What is needed → Could you return every record below exactly as it stands, leaving out the pictures?

* * * * *

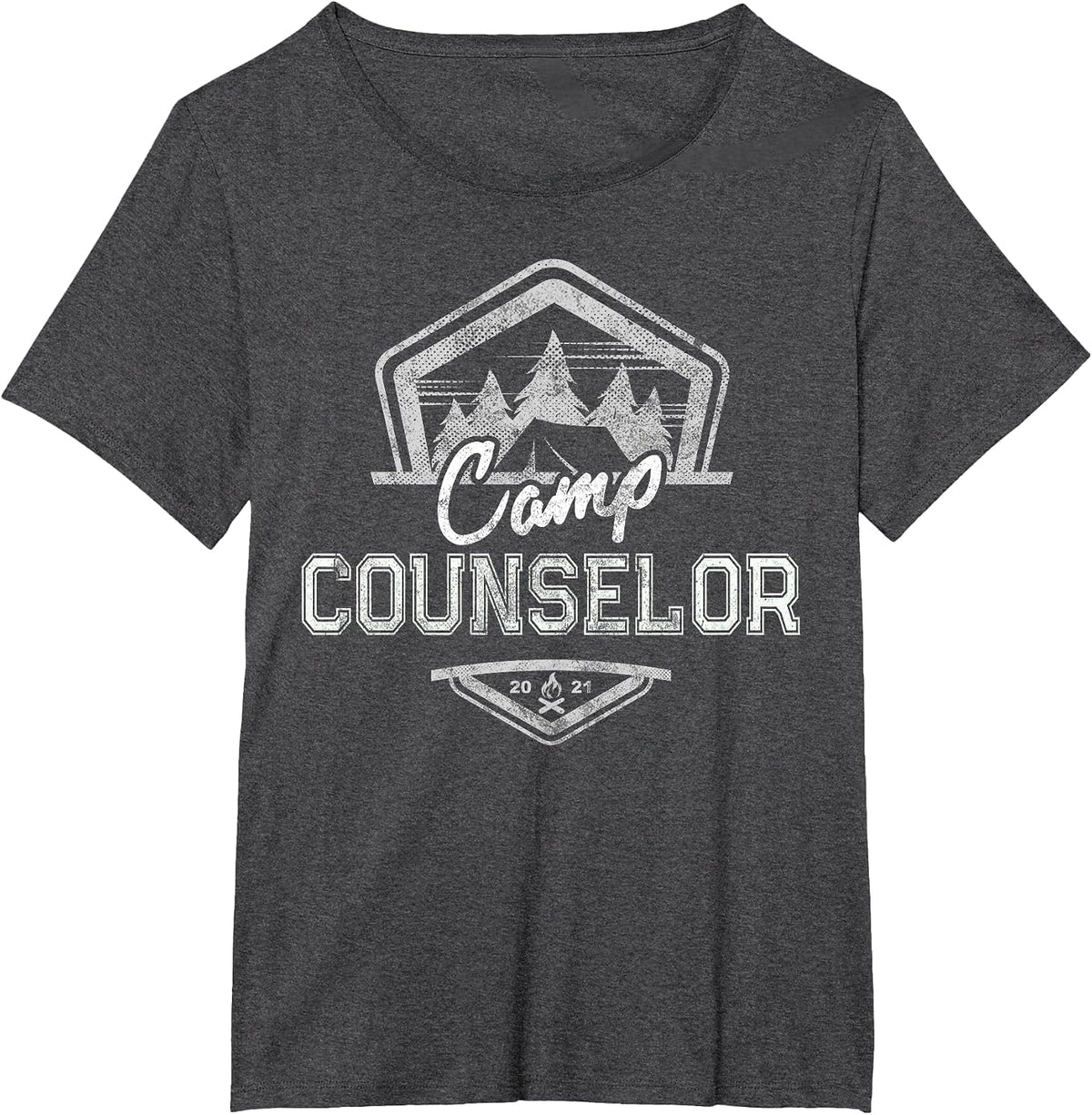 Vintage Camp Counselor Campground Crew Teacher Director Team T-Shirt - Dark Heather Grey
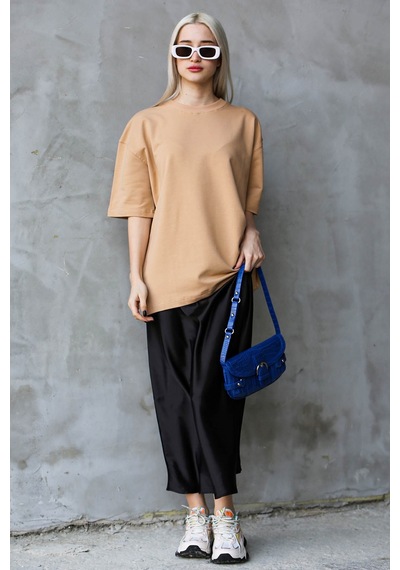 Madmext Bej Bisiklet Yaka Basic Oversize T-shirt Mg1687-bej Bej
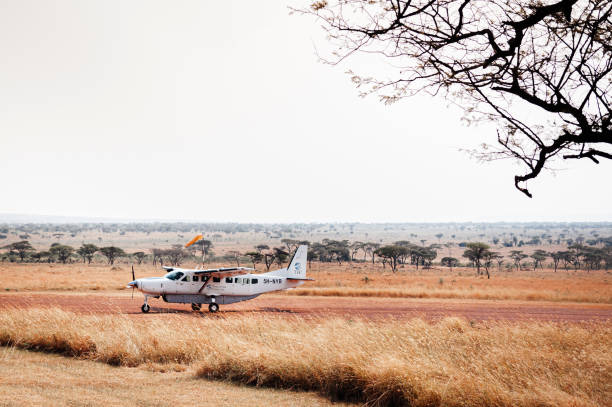 Small safari aircraft landing on the airstrips in Serengeti National Park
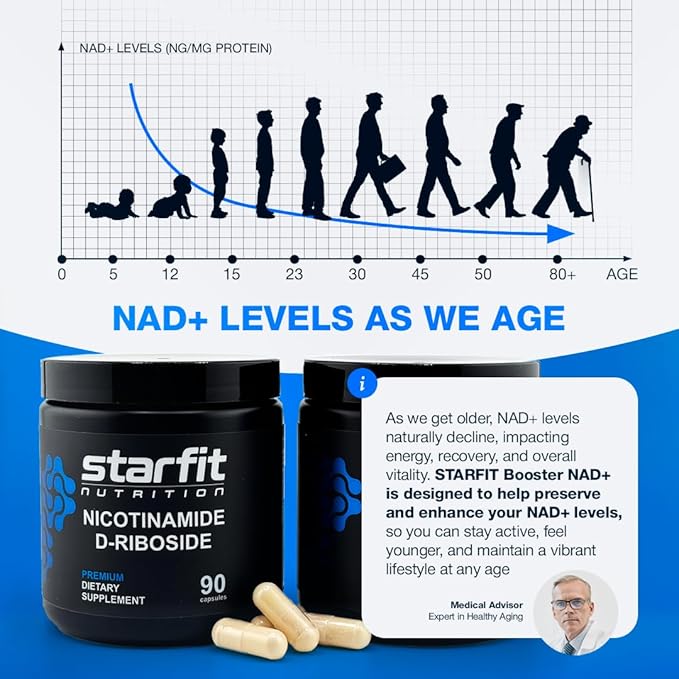 STARFIT - Nicotinamide D-Riboside, Booster NAD+, Energy & Focus Supplement, Anti-Aging Cellular Support, 90 Capsules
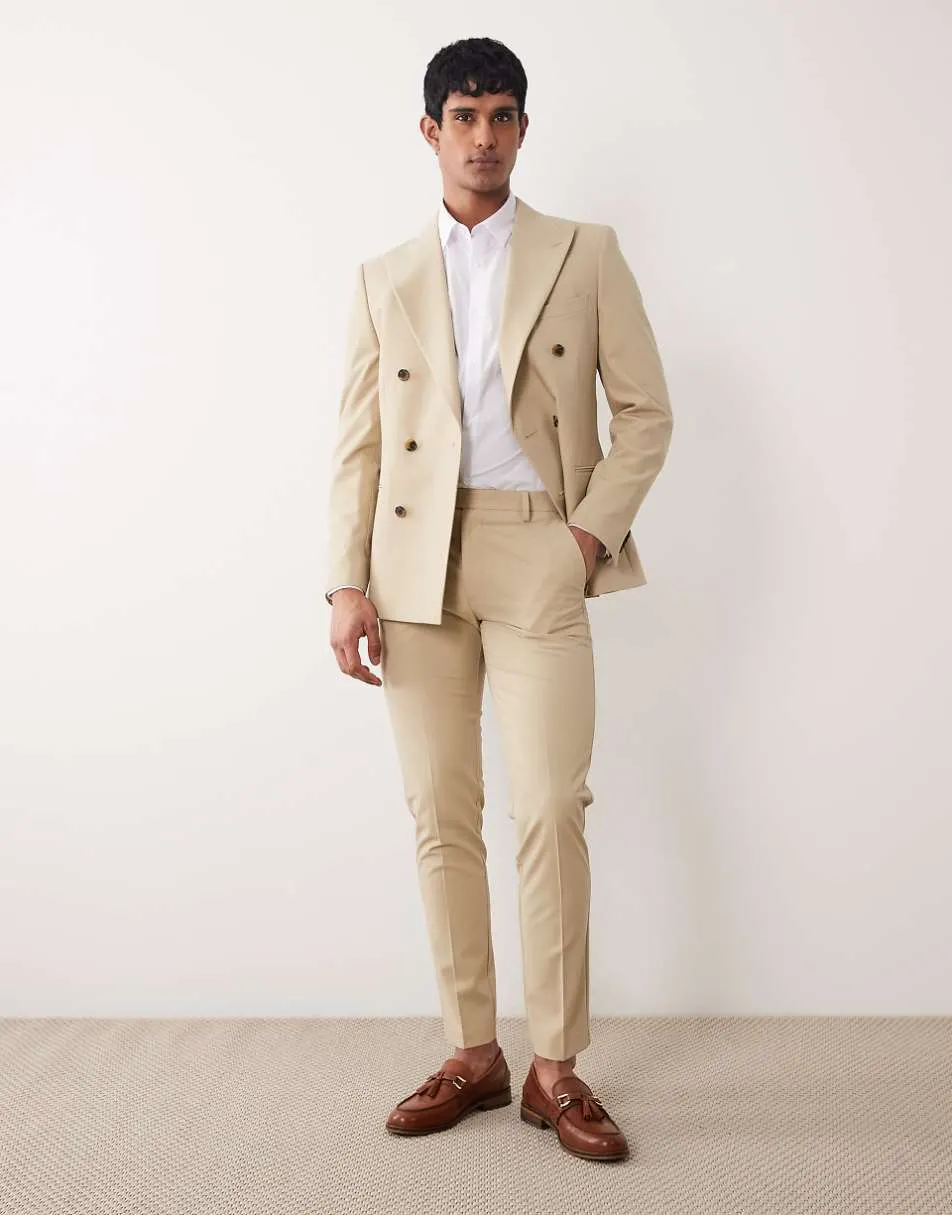 ASOS DESIGN skinny suit trouser in stone twill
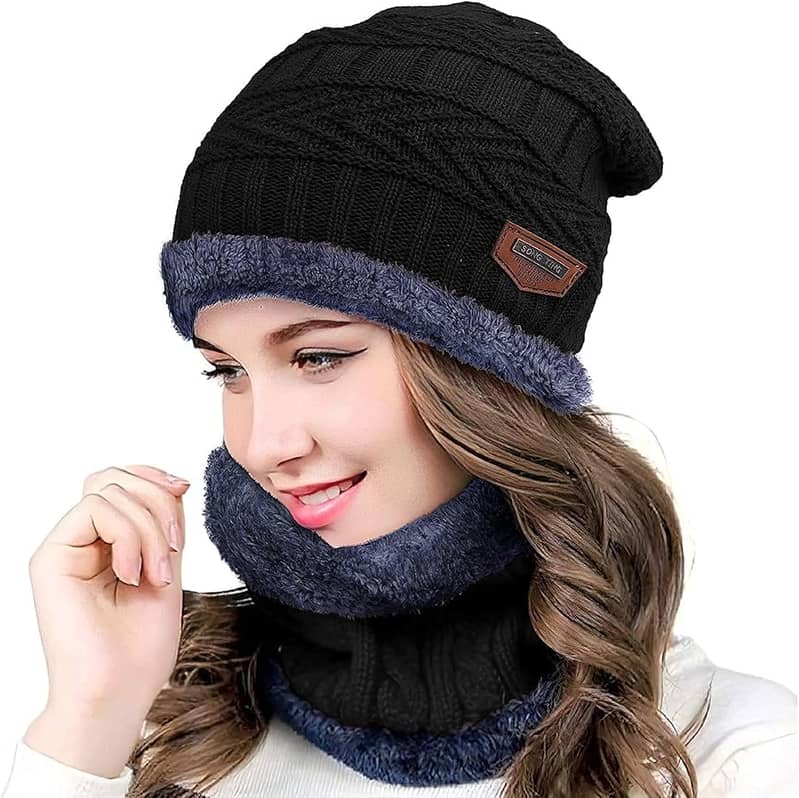 2 PCs wool textured Beanie and neck warmer ( sale offer) 2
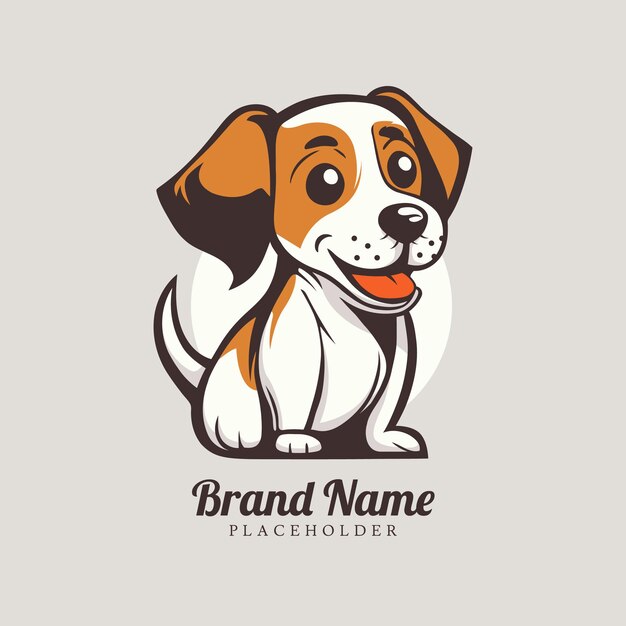 Plantilla de logotipo de perro cachorro marrón sentado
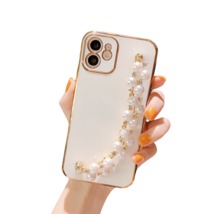 Anymob iPhone Case White Pearl Bracelet Electroplating Silicone Cover With  - £21.31 GBP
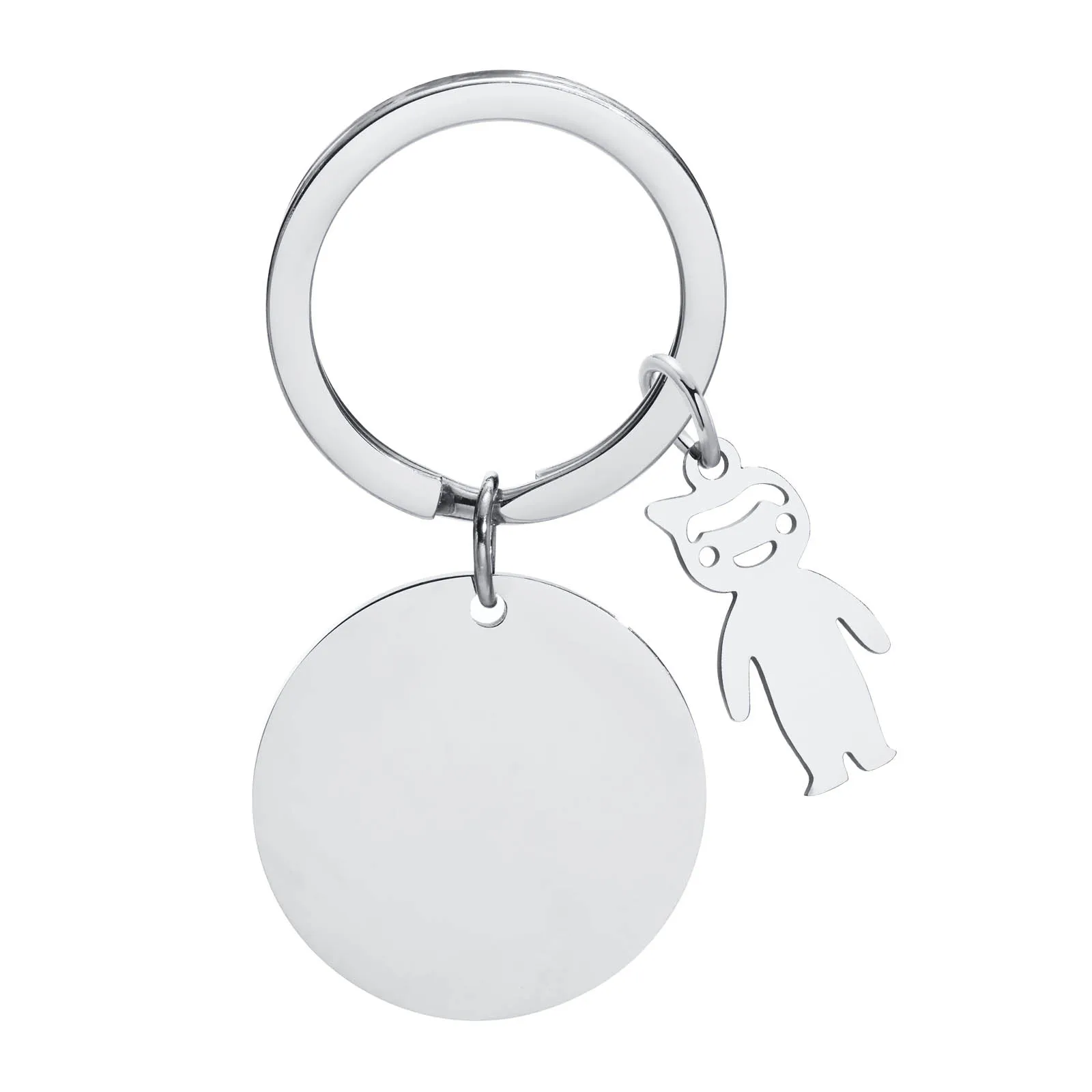 

Stainless Steel No Fade Key Chain Polished Smooth Fashion Couple Keychain Boys Girls Pendants chain Free Engraved Personalized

* * * * *

Response to this exercise →
 Vintage Camp Counselor Campground Crew Teacher Director Team T-Shirt - Dark Heather Grey
 Madmext Bej Bisiklet Yaka Basic Oversize T-shirt Mg1687-bej Bej
 Small safari aircraft landing on the airstrips in Serengeti National Park
 STARFIT - Nicotinamide D-Riboside, Booster NAD+, Energy & Focus Supplement, Anti-Aging Cellular Support, 90 Capsules
 ASOS DESIGN skinny suit trouser in stone twill
 2 PCs wool textured Beanie and neck warmer ( sale offer) 2
 Plantilla de logotipo de perro cachorro marrón sentado
 Anymob iPhone Case White Pearl Bracelet Electroplating Silicone Cover With  - £21.31 GBP

Stainless Steel No Fade Key Chain Polished Smooth Fashion Couple Keychain Boys Girls Pendants chain Free Engraved Personalized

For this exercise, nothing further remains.